# What you should do
Look for "Which one is farther" in the records below, then copy that line and every line after it, exactly and with nothing added.

[Records from a collection]

◇ ◇ ◇ ◇ ◇

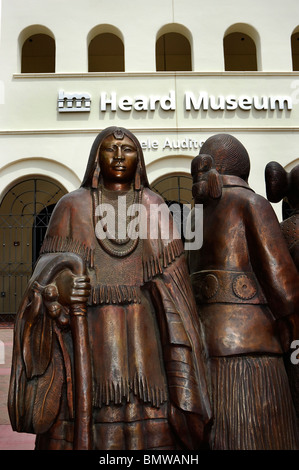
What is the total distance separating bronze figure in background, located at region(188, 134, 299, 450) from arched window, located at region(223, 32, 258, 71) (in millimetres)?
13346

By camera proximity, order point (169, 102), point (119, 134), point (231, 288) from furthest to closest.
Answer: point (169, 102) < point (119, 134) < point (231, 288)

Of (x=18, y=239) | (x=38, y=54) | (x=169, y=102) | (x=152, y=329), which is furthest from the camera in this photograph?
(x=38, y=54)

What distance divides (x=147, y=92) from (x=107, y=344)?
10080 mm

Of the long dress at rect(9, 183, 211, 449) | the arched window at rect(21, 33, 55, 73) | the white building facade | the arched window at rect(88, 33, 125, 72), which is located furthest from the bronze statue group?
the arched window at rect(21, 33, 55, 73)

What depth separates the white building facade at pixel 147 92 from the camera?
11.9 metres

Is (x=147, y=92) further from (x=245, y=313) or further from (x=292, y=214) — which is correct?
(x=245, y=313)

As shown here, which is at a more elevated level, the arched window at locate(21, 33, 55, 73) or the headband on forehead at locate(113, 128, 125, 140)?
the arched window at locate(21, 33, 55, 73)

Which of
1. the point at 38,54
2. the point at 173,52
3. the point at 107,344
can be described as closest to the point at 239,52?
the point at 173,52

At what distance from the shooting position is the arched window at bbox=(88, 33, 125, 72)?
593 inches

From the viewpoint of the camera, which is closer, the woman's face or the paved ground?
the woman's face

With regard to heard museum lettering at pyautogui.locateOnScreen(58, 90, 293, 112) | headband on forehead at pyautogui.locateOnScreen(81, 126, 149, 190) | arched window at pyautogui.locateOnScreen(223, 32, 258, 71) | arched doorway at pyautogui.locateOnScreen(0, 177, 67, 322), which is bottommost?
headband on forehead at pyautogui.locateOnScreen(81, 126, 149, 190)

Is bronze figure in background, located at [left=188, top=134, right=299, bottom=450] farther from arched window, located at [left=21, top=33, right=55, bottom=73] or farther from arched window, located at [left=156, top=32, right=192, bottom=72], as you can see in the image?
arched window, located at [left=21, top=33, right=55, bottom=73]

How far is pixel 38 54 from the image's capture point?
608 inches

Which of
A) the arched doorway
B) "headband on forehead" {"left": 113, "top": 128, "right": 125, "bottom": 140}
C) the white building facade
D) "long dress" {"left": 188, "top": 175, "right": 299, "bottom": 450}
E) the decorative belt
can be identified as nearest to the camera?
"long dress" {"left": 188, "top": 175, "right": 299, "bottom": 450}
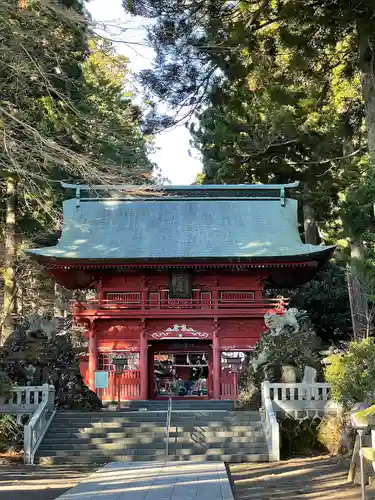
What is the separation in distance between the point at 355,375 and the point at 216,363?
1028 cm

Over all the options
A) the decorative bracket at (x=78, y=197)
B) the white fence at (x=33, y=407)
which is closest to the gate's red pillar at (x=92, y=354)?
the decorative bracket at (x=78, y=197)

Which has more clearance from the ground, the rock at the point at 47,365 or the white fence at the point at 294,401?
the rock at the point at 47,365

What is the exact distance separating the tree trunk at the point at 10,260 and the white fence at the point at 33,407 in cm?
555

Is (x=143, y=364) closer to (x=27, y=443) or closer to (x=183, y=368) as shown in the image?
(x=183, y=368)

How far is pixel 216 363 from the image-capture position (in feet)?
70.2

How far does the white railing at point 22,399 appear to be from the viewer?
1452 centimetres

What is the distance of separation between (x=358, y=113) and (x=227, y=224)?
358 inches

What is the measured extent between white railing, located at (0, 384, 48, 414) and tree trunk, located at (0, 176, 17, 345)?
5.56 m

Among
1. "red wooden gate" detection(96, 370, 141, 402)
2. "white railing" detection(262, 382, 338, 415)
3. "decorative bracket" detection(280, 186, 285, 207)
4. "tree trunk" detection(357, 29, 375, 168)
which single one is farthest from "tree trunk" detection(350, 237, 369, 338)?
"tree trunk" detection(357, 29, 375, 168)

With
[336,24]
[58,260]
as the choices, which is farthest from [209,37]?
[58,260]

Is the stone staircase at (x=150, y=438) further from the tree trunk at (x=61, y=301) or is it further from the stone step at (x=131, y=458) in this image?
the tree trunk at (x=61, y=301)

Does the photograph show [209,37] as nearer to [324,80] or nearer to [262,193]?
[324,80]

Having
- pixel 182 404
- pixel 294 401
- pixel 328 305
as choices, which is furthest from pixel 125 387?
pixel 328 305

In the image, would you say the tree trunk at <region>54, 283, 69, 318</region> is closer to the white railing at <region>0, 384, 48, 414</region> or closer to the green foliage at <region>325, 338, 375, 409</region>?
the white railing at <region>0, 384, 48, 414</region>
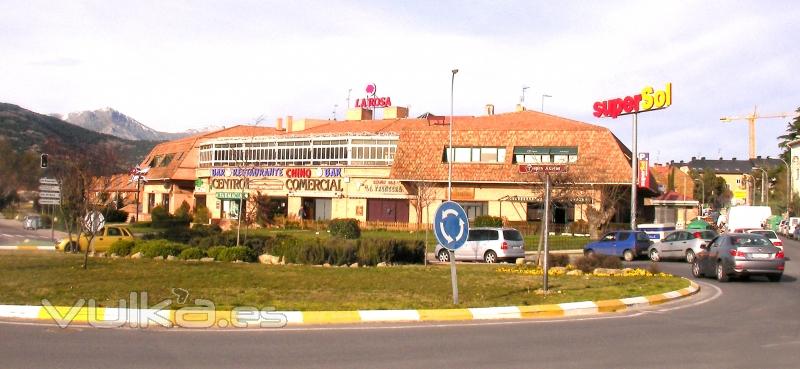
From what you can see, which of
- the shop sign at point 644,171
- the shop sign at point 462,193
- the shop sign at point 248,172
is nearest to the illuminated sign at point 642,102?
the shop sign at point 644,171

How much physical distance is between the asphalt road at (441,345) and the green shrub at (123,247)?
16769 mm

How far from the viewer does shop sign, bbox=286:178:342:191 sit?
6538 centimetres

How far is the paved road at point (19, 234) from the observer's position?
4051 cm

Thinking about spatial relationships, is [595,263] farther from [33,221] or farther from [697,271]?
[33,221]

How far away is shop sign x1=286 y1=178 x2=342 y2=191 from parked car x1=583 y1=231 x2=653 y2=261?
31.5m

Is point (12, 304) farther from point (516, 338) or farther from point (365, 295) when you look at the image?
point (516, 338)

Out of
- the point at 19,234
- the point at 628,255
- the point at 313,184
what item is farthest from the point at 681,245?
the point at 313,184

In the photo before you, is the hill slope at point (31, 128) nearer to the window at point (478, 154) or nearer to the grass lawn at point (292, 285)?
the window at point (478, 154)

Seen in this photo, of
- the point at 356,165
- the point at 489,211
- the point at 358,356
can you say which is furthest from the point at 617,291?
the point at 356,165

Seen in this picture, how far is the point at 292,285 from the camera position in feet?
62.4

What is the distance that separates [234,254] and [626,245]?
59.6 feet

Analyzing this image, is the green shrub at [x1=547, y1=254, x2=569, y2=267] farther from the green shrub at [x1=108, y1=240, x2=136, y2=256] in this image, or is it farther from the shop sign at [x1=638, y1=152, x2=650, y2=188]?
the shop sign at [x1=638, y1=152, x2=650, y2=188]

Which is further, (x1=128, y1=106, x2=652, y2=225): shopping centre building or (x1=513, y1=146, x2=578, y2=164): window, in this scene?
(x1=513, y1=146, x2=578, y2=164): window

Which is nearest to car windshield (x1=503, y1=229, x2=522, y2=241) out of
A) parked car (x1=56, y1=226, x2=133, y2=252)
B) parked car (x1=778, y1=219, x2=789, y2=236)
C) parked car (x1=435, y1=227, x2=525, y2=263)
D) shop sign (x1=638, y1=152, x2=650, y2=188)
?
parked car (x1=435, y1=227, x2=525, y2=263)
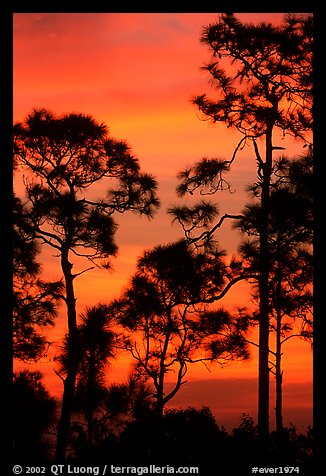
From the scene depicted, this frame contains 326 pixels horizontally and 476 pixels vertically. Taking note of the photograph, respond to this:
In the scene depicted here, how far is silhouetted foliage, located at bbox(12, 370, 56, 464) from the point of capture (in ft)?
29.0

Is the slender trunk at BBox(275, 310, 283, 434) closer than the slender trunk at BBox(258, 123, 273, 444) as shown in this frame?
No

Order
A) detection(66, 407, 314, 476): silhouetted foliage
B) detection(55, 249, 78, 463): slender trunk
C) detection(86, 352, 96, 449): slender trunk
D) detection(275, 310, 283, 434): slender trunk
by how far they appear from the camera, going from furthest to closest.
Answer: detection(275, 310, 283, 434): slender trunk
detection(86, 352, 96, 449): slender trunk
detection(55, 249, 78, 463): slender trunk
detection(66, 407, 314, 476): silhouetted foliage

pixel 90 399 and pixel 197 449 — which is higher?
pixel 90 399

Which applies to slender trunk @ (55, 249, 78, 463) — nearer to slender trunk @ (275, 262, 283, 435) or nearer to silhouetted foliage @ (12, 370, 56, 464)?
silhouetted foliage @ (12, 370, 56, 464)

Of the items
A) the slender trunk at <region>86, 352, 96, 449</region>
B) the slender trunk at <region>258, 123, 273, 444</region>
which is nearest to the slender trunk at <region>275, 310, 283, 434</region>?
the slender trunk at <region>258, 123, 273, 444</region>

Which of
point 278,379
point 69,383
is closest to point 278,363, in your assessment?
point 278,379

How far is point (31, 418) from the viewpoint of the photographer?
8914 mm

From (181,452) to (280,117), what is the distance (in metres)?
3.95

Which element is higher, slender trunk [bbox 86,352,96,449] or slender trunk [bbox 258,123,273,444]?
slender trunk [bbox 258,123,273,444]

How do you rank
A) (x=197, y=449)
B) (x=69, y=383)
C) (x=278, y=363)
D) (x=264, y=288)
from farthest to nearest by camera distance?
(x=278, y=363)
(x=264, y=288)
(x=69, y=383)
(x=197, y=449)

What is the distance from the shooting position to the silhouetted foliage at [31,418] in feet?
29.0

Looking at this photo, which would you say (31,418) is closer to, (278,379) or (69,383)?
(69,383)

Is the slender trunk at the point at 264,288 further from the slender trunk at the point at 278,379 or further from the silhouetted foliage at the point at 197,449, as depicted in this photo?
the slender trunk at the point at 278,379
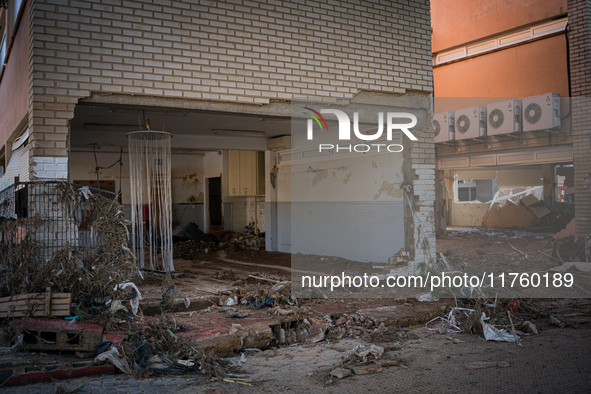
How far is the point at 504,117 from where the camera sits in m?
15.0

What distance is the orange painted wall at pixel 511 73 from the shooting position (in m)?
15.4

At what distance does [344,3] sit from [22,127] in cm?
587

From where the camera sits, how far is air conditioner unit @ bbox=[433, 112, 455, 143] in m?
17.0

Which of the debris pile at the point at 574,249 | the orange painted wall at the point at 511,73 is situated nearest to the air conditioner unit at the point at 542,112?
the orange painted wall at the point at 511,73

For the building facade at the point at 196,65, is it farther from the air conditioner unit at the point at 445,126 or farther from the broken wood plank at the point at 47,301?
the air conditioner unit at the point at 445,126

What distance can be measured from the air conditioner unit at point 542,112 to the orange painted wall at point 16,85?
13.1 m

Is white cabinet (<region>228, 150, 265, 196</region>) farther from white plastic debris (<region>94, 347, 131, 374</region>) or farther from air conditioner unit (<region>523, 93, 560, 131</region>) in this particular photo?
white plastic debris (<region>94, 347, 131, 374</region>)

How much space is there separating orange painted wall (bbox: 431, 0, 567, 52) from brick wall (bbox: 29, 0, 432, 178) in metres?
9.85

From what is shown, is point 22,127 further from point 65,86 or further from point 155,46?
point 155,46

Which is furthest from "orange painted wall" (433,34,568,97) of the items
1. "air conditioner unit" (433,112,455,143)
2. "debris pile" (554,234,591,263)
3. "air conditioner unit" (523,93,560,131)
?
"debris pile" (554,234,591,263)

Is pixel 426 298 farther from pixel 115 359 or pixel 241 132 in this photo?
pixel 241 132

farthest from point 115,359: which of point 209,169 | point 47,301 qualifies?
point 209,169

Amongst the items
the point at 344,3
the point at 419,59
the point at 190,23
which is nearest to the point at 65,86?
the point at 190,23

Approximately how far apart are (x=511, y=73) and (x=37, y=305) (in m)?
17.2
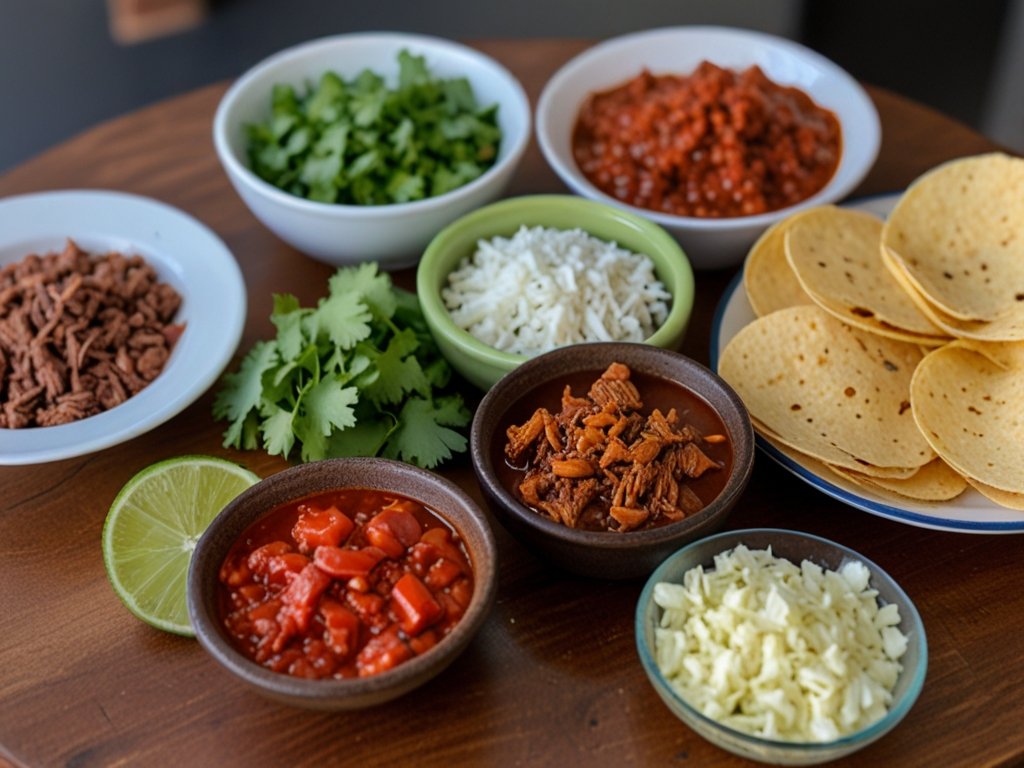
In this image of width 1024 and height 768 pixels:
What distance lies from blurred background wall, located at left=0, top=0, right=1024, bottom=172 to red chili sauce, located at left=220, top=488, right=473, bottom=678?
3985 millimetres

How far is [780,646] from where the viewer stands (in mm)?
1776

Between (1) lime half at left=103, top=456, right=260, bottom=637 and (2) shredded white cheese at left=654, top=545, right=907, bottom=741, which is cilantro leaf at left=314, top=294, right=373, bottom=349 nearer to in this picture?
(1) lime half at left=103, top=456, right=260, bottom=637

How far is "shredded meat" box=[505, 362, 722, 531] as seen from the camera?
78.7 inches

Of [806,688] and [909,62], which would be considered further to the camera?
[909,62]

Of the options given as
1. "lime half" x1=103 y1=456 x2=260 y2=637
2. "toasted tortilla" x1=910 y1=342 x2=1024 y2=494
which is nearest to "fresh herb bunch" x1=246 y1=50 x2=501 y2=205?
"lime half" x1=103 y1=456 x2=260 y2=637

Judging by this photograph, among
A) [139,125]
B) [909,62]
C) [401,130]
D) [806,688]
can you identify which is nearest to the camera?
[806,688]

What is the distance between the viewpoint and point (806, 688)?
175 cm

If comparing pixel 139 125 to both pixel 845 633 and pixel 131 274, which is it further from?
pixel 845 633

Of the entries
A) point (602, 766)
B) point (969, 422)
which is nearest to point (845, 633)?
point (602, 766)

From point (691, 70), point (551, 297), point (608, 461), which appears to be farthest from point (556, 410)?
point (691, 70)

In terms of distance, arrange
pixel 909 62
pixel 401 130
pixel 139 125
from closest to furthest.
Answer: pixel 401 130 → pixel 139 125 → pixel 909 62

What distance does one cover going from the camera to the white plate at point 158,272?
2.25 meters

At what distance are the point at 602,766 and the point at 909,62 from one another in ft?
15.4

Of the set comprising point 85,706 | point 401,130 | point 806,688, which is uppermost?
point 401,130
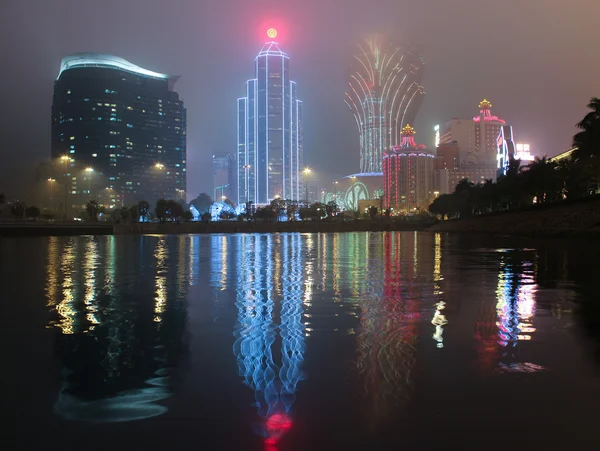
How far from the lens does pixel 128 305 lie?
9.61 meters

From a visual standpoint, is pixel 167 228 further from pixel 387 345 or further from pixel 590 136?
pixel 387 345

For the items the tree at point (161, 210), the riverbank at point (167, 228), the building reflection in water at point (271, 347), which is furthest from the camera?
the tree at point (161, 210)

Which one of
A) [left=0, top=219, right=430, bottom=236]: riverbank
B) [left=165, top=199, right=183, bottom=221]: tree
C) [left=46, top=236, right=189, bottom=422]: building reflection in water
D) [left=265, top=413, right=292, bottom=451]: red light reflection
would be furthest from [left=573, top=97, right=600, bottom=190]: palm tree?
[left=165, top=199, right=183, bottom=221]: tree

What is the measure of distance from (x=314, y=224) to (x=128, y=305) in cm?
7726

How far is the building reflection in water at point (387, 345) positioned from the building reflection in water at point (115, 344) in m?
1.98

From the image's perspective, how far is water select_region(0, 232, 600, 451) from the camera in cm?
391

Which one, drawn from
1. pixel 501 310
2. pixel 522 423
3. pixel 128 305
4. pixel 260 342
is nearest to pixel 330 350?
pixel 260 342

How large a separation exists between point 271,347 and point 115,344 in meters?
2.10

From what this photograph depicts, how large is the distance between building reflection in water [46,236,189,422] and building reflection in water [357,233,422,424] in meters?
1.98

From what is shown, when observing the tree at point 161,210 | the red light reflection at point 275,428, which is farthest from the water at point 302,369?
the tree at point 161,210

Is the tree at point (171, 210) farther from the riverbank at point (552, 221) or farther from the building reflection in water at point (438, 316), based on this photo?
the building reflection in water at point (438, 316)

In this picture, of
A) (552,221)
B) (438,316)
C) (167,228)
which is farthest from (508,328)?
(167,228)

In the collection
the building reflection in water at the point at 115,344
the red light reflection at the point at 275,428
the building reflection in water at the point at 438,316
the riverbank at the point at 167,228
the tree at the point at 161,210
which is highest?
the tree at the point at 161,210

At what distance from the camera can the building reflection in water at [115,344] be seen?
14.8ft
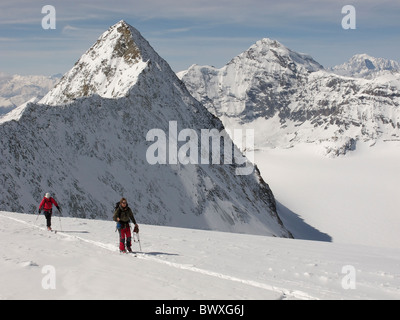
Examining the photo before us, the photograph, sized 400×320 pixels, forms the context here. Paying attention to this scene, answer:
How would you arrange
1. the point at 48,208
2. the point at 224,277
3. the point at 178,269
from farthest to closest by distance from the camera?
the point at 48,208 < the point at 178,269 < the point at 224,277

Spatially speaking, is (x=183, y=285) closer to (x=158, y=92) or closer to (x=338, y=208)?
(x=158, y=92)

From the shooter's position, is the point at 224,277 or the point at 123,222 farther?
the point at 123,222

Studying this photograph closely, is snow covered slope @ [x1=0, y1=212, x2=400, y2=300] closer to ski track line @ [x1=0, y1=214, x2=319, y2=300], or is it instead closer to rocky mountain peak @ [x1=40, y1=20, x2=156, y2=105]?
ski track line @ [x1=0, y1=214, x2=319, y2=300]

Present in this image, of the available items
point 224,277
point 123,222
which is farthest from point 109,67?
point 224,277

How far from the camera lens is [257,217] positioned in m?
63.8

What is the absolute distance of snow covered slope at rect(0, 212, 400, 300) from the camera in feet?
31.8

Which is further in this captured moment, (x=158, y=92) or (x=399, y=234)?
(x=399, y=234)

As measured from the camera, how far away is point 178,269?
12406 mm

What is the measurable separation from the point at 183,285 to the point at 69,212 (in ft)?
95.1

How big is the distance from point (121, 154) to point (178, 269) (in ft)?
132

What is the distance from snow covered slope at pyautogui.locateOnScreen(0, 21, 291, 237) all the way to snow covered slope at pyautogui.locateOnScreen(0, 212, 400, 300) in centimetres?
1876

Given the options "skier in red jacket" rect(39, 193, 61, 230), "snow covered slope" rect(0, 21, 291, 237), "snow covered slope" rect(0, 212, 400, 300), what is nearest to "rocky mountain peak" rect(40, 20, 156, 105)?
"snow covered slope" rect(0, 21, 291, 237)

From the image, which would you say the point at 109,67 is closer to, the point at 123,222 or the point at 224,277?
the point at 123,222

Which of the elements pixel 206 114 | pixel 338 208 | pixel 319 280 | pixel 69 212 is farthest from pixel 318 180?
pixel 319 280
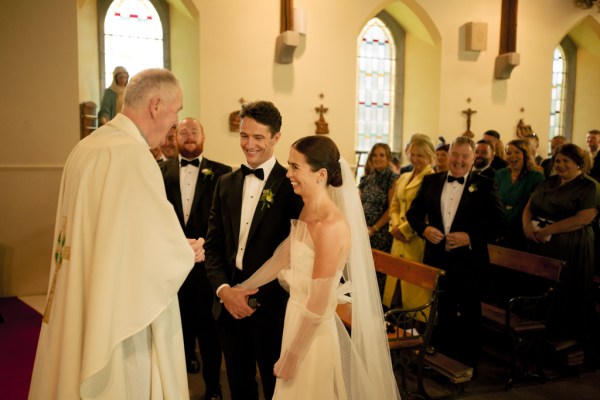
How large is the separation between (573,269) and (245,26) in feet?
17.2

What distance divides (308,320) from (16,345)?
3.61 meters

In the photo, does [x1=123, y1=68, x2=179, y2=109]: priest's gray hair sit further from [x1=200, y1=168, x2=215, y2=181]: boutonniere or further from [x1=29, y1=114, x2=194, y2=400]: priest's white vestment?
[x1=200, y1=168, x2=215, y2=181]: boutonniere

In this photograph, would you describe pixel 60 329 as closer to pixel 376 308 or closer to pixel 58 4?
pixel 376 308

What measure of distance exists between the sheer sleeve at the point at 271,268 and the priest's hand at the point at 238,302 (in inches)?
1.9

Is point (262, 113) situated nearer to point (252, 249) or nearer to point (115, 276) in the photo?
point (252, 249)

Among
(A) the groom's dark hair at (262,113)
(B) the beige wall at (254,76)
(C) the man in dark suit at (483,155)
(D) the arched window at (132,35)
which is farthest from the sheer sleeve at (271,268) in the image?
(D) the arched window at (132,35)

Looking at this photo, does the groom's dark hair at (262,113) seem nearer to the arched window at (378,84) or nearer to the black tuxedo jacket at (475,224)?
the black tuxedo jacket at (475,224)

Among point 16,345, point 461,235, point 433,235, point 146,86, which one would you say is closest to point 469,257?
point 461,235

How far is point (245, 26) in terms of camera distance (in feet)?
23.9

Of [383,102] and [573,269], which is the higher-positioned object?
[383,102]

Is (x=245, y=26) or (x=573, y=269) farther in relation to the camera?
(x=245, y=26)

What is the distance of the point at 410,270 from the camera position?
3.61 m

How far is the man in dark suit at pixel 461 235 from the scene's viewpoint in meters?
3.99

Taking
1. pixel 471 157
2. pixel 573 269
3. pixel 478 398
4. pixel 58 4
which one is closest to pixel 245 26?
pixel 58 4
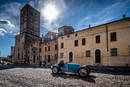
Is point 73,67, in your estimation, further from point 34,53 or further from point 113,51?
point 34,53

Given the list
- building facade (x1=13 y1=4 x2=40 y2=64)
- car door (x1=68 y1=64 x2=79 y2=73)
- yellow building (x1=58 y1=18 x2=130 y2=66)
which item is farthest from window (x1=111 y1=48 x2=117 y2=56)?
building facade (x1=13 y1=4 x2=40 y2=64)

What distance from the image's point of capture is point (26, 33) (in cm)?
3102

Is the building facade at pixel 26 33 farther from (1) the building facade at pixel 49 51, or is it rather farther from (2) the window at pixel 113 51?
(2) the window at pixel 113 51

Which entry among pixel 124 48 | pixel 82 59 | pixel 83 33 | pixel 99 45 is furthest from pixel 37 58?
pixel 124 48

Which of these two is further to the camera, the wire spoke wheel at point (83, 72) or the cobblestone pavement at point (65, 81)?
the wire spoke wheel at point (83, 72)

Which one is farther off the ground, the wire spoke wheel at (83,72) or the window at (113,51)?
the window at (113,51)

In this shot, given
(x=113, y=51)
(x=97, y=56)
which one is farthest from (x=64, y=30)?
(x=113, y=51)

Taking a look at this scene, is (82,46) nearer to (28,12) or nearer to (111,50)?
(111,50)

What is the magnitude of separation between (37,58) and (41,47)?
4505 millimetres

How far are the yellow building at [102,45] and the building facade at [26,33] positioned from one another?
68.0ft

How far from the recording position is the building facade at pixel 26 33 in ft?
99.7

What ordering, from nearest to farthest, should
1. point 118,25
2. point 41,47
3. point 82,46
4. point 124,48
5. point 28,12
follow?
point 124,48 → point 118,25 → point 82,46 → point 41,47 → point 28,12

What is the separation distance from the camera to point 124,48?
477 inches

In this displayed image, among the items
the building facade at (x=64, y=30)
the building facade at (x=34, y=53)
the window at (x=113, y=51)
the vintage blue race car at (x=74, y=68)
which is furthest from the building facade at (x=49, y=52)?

◇ ◇ ◇ ◇ ◇

# Reply
Which one is farther off the ground, the wire spoke wheel at (83,72) or the window at (113,51)?
the window at (113,51)

In this shot, given
(x=113, y=51)
(x=97, y=56)
which one is farthest from (x=64, y=30)?
(x=113, y=51)

Taking a look at this scene, is (82,46) nearer to (28,12) or nearer to (111,50)?
(111,50)

What is the magnitude of separation between (37,58) and (41,47)?
4505 millimetres

How far are the yellow building at [102,45] and the building facade at [26,33] positioned from one another?
68.0ft

How far from the recording position is the building facade at pixel 26 33 in ft?
99.7

What ordering, from nearest to farthest, should
1. point 118,25
2. point 41,47
3. point 82,46
4. point 124,48
5. point 28,12
follow?
point 124,48 → point 118,25 → point 82,46 → point 41,47 → point 28,12

What is the separation distance from the camera to point 124,48?
477 inches

In this displayed image, among the items
the building facade at (x=64, y=30)
the building facade at (x=34, y=53)
the window at (x=113, y=51)
the vintage blue race car at (x=74, y=68)
which is furthest from the building facade at (x=49, y=52)?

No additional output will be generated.